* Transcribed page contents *
+-------+
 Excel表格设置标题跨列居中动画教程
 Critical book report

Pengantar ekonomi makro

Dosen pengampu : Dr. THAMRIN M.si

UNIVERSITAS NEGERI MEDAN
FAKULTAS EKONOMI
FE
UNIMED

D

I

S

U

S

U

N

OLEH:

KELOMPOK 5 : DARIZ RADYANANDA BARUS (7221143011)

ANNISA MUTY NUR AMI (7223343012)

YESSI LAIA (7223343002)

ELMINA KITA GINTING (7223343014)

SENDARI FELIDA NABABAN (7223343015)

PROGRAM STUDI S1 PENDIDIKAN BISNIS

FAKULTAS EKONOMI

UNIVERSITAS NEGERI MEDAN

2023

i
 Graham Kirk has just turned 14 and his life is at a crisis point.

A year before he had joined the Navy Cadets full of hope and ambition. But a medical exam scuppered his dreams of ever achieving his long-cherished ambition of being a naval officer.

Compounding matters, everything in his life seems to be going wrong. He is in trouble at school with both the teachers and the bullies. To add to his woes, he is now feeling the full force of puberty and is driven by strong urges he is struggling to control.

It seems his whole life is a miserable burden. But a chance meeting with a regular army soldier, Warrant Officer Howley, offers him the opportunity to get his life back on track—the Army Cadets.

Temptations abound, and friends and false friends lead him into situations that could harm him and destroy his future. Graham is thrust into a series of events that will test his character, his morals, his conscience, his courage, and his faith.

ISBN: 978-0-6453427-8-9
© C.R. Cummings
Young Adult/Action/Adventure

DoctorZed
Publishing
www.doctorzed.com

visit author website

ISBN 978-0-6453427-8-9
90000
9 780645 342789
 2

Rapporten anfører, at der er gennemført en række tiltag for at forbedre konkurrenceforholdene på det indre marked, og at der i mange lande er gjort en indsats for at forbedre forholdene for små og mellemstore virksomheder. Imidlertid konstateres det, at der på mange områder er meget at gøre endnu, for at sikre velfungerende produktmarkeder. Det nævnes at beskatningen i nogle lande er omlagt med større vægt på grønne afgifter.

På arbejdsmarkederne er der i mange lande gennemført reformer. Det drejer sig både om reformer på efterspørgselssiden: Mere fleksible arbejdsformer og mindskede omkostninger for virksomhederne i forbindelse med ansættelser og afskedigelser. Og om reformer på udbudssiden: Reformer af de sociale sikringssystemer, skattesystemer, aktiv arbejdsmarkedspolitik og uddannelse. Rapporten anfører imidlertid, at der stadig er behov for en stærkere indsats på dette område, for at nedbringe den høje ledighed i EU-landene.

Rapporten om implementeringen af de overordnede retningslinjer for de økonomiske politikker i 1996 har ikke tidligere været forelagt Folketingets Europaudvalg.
+-------+
* WORK ITEM *
Only a number is wanted here: the tally of lines in the entries that include the word "seems".

* WRITTEN REPLY *
2